#### TEXT PROVIDED

The decision was taken by the President of the Third Section of the Court, the Andorran judge, Josep Casadevall. Judge Casadevall went further in calling on both Ukraine and Russia to refrain from taking any measures, ‘in particular military actions’, which might breach the rights of civilians under the European Convention on Human Rights, including putting their life and health at risk, and calling on the states to comply with Articles 2 and 3 of the Convention. Both states are obliged to inform the Court as soon as possible of the measures they have taken in response.

In spite of the Convention preamble’s exhortation to state parties to ensure its collective enforcement, the inter-state case procedure in Strasbourg remains a rarity. It may come as little surprise that Russia has been the respondent in the three most recent such cases, each of which has been brought by Georgia. Georgia v Russia (I) relates to the arrest and detention of the Georgian immigrant population in Russia in September 2006, following the arrest in Tbilisi of four Russian service personnel on espionage charges. More pertinently to the current events in Ukraine, Georgia v Russia (II) concerns the August 2008 conflict in South Ossetia and Abkhazia, in which Russia claims to have been defending the civilian population (Russian citizens who had been granted passports) in both regions against Georgian attacks (there are also at least 2,000 individual applications pending against one or other (or both) states). A third case brought by Georgia, relating to the detention of four Georgian minors in South Ossetia, was withdrawn after they were released in December 2009, following missions to the region by the Commissioner for Human Rights.

########
#### DATA SHOWN

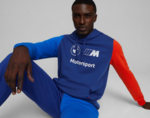 80125B5F343 - : BMW M Motorsport Puma ESS Fleece Hoodie - Pro Blue-M Color for BMW Image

########

#### REQUIREMENT 1:
Answer these from the passage on the European Court of Human Rights:
(a) Who took the decision, and what post did that person hold?
(b) In what month and year were Georgian immigrants in Russia arrested and detained?
(c) Why was the third case brought by Georgia withdrawn?
#### REQUIREMENT 2:
Turn the paragraph of the passage on the European Court of Human Rights that begins "In spite of the Convention preamble's" into a short list that keeps its main facts.
The material isn't needed.

#### TASK ANSWER 1:
(a) Josep Casadevall, an Andorran judge who is President of the Third Section of the Court.
(b) September 2006.
(c) The four Georgian minors it concerned were released in December 2009.

#### TASK ANSWER 2:
- Cases between states at Strasbourg are still rare, even though the Convention's preamble urges state parties to enforce it together.
- Russia was the respondent in the three most recent such cases, all brought by Georgia.
- Georgia v Russia (I): the arrest and detention of Georgian immigrants in Russia in September 2006, after four Russian service personnel were arrested in Tbilisi on espionage charges.
- Georgia v Russia (II): the August 2008 conflict in South Ossetia and Abkhazia, where Russia says it defended civilians holding Russian passports against Georgian attacks. At least 2,000 individual applications are also pending against one or both states.
- A third case, on the detention of four Georgian minors in South Ossetia, was withdrawn after their release in December 2009, which followed missions to the region by the Commissioner for Human Rights.